Debbie Liu Interview
“One of the really beautiful things about Creative Netwerk is that it acknowledges and teaches the history and the respect along with the dance form itself. So you're entering spaces respectfully, you're entering them with full knowledge, and that's exactly the type of experience that I want for my child. ” - Debbie Liu
Interview with Creative Netwerk Board Member, Debbie Liu
What is your role at work, and your role as a board member with Creative Netwerk?
I work at Meta. I manage a team of program managers in the cybersecurity space and we look at long term programs. We focus on scale and sustainability. We look at things like reliability and quality in large and long term spaces. We find that a lot of people are always very interested in starting things or creating things - but there's a lot of consideration on how to support those things long term - and make sure they grow in a healthy manner. For Creative Netwerk, I am the board secretary. My goal is to make sure that our board meetings are well organized, have clear agendas, that we have action items that are followed up on, and that we make sure to have good documentation around any decisions being made. So you can see a lot of similar themes to the program management that we do at work in the board secretary role.
Do you have any of your own experiences with dance?
Growing up, I danced. I did kind of your typical jazz and lyrical competition teams in middle school and high school. I also did the prerequisite technical training in ballet and other forms. I also did a limited foray into traditional Chinese dance. I then took a 13 year break from dance and tried playing a bunch of other sports, and then after tearing my ACL, came back to dancing as sort of my original passion and started learning hip hop choreography. Then from there, I started learning things like Chicago Footwork, which is how I met Kelli and a lot of the other Creative Netwerk team members. I also dance in Oakland, where I live, on a couple of teams at a local dance studio called ‘In The Groove’.
How did you meet the Creative Netwerk team members?
━━━━━━━━━━━━━━━━━━━━━━━━━━━━━━
* INSTRUCTION 1 *
In the interview with Debbie Liu, what position does she hold on the Creative Netwerk board?
* INSTRUCTION 2 *
Write the next part of the interview with Debbie Liu, picking up after its final line.
━━━━━━━━━━━━━━━━━━━━━━━━━━━━━━
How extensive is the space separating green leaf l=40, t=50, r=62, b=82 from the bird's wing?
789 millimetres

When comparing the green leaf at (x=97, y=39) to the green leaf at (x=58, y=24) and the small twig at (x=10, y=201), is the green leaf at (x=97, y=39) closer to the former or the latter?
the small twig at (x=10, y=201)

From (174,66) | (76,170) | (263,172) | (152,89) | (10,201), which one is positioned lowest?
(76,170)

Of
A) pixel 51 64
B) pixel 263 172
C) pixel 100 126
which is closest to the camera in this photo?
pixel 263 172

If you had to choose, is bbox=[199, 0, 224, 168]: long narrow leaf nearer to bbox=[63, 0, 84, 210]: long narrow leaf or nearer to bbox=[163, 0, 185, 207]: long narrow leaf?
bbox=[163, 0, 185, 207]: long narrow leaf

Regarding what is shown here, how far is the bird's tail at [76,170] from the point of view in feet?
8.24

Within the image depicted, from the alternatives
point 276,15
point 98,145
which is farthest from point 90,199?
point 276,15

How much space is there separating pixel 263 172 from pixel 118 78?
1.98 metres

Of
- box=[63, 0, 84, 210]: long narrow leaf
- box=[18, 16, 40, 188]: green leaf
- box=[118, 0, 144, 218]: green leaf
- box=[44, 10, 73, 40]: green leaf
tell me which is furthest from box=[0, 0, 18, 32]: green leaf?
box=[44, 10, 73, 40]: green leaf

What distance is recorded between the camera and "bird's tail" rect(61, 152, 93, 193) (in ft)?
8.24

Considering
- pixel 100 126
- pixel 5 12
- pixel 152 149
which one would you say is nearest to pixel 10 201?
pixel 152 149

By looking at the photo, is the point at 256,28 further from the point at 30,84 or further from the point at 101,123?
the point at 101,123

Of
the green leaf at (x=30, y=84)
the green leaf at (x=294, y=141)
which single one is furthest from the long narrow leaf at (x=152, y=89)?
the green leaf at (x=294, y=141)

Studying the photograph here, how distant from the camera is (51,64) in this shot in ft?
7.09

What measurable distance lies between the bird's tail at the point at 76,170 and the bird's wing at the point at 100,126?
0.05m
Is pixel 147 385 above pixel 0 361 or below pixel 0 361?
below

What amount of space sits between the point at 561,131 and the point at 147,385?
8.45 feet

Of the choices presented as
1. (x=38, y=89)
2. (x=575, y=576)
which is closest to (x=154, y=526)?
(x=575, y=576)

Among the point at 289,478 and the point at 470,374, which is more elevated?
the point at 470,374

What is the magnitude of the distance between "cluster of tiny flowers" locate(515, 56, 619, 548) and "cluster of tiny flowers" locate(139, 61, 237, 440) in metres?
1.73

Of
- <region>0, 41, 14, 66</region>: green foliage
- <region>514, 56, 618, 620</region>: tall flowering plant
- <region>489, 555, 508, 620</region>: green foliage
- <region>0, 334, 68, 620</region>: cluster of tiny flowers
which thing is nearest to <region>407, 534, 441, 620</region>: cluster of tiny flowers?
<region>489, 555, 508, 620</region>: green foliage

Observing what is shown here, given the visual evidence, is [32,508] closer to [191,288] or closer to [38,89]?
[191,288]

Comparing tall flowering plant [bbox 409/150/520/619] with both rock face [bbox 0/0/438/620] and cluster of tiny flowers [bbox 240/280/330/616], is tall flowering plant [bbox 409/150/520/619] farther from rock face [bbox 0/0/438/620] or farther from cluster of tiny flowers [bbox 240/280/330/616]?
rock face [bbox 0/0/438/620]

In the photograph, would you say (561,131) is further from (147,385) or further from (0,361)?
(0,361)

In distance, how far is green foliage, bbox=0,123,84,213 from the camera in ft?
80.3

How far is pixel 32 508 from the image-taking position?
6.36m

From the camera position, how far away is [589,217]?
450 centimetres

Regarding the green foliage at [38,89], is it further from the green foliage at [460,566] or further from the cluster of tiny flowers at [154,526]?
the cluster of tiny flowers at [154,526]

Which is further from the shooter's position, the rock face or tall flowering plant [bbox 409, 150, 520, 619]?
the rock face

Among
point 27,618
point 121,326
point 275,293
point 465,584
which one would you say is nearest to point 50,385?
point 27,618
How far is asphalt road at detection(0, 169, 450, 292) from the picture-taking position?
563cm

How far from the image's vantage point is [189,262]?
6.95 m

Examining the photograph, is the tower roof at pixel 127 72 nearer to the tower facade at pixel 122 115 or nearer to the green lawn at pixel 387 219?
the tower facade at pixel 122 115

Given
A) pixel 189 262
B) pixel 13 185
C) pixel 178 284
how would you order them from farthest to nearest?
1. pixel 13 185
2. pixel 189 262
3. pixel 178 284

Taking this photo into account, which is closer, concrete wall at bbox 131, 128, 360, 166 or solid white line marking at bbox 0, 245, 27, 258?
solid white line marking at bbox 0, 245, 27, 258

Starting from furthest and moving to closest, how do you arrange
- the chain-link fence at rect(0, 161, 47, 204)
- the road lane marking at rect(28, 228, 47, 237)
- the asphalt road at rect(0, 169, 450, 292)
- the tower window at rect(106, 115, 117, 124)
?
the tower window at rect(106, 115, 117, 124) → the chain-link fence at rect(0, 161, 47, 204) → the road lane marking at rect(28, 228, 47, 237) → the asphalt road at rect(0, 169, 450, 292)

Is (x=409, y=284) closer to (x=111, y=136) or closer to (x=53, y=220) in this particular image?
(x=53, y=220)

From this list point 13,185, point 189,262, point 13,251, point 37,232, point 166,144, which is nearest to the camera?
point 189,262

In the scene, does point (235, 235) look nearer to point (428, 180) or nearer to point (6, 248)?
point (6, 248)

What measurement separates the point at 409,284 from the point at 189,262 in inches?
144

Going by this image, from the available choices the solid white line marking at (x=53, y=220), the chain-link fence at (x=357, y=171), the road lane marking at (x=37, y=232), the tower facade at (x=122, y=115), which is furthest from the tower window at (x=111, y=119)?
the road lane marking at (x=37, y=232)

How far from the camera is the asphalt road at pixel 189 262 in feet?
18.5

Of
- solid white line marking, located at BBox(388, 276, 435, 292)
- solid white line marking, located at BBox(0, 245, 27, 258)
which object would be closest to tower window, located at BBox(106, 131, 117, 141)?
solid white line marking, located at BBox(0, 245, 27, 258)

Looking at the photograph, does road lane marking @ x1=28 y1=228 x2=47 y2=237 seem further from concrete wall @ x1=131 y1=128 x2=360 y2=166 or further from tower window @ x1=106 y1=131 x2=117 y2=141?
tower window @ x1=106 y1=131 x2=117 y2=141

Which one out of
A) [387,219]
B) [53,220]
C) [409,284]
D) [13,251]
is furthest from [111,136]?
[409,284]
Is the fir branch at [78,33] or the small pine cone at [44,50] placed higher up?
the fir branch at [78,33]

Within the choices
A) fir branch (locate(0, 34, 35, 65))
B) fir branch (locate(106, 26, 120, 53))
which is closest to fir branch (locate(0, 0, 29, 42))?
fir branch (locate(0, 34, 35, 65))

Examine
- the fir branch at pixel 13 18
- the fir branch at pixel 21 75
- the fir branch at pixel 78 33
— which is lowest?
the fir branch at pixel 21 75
━━━━━━━━━━━━━━━━━━━━━━━━━━━━━━
* FINAL RESULT 1 *
She is the board secretary.

* FINAL RESULT 2 *
Kelli started teaching at the studio where I go, In the Groove, when she moved out to the Bay Area. And honestly, I was just feeling like I really needed some cardio one day, and decided to take her class. And Kelli is so good at including people in the community, that she just started reaching out and inviting me to things, and the next thing I knew I was doing a week-long intensive with her on Chicago Footwork. So through her I met King Charles. And then I travel a lot for work. And one of the things I got to do while traveling was get exposed to Creation Global, which has a lot of international crew mates. So I actually met up with some of Kelli and Charles’ crew mates around the world and got to experience some of the local street dance cultures there by going to their sessions. So that's been really cool and interesting. It really does make dance feel like a connected global community. I can meet these complete strangers where we have nothing in common except dance, and then end up hanging out for an entire day. So that's been really really interesting and rewarding experience.
How has motherhood changed the way you view dance, or CN’s mission, or both?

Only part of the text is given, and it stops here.